Return the line containing "How much distance is" and all lines after it exactly; stop at the end of the material.

Entries from a dataset:
## begin

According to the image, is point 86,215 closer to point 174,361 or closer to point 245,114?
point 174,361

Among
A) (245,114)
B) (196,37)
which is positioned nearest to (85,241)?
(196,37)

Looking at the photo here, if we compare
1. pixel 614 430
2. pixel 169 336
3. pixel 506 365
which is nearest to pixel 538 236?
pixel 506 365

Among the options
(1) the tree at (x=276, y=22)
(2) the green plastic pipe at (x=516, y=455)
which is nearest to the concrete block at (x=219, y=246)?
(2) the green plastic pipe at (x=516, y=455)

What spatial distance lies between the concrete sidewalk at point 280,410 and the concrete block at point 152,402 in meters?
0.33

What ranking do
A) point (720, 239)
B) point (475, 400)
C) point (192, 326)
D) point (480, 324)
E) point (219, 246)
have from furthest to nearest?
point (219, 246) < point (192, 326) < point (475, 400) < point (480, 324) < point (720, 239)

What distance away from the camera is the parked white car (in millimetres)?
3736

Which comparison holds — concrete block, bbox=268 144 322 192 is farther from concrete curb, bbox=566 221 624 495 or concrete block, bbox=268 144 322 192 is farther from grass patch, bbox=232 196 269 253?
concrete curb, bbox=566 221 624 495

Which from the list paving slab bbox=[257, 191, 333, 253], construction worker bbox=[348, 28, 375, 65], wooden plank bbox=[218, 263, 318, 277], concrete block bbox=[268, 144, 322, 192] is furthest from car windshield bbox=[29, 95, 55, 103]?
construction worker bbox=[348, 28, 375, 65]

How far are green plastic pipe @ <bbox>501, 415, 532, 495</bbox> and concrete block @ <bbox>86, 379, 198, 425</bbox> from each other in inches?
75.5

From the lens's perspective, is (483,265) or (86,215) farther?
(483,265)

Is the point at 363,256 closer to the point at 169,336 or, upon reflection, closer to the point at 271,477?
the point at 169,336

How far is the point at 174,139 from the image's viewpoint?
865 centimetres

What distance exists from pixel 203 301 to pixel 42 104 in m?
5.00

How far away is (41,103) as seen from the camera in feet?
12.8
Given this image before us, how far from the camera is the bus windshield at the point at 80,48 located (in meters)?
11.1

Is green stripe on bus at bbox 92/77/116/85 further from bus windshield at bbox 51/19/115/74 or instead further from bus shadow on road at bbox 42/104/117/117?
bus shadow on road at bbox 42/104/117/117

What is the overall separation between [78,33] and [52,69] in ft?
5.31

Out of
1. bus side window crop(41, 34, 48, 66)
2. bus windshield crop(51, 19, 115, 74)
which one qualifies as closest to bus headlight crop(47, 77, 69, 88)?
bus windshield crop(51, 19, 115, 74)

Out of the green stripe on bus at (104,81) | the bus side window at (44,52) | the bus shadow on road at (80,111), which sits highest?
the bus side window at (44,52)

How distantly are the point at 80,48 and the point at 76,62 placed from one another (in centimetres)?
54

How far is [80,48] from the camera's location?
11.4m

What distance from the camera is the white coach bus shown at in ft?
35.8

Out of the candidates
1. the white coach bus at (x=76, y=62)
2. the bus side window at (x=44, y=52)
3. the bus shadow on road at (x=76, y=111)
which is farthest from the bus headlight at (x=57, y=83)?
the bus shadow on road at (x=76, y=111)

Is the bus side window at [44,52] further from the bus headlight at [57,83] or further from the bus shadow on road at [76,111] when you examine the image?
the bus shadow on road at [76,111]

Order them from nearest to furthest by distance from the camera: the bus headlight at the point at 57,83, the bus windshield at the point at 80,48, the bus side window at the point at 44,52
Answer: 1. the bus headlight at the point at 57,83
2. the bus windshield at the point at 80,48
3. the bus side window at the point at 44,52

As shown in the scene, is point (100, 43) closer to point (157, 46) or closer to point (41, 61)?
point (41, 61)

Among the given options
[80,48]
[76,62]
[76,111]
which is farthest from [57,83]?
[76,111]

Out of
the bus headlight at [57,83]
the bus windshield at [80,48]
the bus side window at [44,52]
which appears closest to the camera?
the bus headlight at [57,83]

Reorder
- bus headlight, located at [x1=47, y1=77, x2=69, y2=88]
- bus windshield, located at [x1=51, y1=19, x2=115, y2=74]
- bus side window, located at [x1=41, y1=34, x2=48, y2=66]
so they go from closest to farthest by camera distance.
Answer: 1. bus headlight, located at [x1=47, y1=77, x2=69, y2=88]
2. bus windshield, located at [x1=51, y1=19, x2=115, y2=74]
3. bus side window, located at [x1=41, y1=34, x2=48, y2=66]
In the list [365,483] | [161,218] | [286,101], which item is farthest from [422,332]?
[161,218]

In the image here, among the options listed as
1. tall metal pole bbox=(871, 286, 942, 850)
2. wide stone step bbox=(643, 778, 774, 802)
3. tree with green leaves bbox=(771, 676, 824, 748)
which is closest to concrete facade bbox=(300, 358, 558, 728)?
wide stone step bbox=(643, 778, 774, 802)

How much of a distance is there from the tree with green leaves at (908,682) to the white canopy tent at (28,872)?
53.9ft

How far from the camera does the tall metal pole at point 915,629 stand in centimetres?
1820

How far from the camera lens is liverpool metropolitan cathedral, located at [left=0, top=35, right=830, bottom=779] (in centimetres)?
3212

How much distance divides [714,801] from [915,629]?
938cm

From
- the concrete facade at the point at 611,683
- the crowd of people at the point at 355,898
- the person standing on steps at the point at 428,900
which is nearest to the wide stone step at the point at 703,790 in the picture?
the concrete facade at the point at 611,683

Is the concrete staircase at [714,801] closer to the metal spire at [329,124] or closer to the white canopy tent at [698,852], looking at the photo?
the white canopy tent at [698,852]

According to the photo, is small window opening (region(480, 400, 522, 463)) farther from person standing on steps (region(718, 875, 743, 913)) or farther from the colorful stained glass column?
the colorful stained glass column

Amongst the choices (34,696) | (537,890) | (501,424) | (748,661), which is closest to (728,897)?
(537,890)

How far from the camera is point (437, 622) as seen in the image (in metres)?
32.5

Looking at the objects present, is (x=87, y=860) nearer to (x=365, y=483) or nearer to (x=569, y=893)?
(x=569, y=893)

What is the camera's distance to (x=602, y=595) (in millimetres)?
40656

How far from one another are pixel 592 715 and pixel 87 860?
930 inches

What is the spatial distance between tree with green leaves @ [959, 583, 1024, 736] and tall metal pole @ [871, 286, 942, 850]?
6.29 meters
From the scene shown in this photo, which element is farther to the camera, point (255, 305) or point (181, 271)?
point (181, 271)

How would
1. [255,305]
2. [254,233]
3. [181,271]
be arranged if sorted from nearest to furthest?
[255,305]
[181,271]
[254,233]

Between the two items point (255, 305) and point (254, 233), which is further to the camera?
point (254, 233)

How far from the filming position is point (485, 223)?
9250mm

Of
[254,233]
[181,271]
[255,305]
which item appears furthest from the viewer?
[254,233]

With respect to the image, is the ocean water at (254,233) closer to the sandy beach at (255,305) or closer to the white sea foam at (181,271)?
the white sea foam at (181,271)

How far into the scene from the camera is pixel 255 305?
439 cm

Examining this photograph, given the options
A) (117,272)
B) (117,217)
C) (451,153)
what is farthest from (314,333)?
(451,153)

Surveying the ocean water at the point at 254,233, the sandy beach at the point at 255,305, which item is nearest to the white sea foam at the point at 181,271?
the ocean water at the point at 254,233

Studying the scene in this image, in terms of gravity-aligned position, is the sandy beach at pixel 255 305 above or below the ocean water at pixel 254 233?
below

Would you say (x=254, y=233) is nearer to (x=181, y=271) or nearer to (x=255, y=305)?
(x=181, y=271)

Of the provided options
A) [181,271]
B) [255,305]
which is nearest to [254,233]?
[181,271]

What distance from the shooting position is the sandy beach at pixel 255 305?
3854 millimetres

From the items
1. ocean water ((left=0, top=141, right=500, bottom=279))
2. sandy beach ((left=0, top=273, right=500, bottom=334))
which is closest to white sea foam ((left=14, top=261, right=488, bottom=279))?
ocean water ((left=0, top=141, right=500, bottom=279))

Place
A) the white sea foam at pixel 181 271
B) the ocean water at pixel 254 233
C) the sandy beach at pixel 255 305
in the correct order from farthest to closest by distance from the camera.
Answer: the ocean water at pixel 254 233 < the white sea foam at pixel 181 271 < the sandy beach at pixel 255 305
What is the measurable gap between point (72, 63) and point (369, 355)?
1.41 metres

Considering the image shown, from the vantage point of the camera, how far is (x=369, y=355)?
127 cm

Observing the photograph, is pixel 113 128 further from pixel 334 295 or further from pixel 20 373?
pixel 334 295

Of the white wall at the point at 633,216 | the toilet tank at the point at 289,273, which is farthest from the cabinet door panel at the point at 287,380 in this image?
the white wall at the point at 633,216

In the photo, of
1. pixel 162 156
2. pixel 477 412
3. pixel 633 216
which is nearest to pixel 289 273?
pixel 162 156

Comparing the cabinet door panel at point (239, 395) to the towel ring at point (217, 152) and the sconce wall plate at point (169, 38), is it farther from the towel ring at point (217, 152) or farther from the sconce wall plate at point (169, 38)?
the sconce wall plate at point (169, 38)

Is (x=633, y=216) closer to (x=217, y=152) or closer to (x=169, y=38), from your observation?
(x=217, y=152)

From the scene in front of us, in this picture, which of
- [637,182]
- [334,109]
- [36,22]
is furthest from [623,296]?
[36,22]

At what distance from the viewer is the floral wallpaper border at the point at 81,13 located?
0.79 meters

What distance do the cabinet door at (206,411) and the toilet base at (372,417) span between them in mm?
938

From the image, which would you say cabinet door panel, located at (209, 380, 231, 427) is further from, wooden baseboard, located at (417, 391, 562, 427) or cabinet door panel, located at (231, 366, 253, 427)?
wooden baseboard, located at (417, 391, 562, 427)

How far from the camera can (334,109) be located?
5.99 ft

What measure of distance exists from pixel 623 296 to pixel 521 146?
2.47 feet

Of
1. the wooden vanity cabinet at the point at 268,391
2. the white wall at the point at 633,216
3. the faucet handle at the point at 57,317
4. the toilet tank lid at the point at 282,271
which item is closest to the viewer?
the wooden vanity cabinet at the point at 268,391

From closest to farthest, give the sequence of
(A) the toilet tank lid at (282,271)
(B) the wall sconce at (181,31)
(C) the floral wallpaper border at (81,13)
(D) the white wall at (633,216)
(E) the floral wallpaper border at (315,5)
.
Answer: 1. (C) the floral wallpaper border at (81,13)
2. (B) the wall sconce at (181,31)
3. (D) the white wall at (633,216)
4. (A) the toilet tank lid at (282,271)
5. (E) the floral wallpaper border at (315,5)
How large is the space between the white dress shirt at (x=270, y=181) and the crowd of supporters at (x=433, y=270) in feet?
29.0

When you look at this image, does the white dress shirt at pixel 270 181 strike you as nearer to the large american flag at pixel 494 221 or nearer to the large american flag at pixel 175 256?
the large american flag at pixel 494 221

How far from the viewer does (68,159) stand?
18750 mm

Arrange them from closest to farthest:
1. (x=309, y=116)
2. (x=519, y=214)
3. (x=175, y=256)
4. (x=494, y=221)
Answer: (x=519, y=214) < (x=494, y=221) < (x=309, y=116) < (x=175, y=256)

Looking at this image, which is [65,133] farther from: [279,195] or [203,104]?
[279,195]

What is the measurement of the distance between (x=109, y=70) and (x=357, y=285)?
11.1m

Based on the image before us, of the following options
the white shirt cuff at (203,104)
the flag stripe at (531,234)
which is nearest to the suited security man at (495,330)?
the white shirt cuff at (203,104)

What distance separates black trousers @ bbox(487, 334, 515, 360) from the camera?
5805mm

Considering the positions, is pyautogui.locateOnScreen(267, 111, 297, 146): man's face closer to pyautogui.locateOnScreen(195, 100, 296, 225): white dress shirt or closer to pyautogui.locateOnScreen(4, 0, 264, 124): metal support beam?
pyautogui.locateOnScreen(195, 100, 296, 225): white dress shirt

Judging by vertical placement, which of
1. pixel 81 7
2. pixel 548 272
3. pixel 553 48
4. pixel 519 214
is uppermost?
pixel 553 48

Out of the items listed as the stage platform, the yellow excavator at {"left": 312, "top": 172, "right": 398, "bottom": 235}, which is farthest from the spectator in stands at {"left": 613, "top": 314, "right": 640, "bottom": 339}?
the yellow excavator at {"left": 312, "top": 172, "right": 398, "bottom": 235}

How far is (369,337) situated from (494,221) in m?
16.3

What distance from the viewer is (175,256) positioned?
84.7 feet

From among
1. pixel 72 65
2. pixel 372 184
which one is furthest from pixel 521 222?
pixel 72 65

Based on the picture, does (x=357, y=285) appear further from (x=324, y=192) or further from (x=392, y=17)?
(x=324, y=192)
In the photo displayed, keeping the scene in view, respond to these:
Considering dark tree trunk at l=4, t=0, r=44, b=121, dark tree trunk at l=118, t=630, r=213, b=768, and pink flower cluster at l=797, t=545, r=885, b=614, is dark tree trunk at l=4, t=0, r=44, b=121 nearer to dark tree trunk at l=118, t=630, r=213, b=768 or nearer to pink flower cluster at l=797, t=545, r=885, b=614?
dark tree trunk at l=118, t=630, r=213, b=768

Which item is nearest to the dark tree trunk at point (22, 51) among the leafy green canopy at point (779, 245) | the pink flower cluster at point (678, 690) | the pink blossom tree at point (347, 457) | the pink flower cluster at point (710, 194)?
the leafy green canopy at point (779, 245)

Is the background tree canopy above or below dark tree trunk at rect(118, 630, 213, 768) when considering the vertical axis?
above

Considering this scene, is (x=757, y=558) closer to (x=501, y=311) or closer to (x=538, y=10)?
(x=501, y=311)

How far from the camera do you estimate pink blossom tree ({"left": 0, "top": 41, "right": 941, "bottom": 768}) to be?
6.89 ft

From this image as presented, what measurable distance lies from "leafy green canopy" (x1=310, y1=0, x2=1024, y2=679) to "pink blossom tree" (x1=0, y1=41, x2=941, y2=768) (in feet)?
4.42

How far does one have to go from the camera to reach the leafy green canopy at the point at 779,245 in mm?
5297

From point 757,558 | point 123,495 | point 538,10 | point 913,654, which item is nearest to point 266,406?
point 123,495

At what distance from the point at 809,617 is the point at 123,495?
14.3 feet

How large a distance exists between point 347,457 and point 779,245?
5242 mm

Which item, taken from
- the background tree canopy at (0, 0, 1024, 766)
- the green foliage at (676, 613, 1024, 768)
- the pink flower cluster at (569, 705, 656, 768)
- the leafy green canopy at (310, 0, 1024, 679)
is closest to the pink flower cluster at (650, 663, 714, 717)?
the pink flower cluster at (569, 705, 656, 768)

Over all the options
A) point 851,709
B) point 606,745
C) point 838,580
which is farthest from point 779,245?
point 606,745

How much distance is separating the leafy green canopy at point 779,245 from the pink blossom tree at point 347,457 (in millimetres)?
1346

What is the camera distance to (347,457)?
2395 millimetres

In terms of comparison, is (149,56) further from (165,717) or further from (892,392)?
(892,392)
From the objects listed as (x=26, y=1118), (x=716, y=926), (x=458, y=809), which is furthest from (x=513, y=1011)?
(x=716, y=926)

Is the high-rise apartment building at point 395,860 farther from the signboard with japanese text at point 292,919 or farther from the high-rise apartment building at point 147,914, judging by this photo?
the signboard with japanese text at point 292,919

## end

— Reply to the task —
How much distance is separating the leafy green canopy at point 779,245 from the pink blossom tree at point 347,457 (in millimetres)?
1346

What is the camera distance to (347,457)?
2395 millimetres

In terms of comparison, is (149,56) further from (165,717) or further from (892,392)?
(892,392)
From the objects listed as (x=26, y=1118), (x=716, y=926), (x=458, y=809), which is furthest from (x=513, y=1011)?
(x=716, y=926)

Is the high-rise apartment building at point 395,860 farther from the signboard with japanese text at point 292,919 or farther from the high-rise apartment building at point 147,914, judging by this photo?
the signboard with japanese text at point 292,919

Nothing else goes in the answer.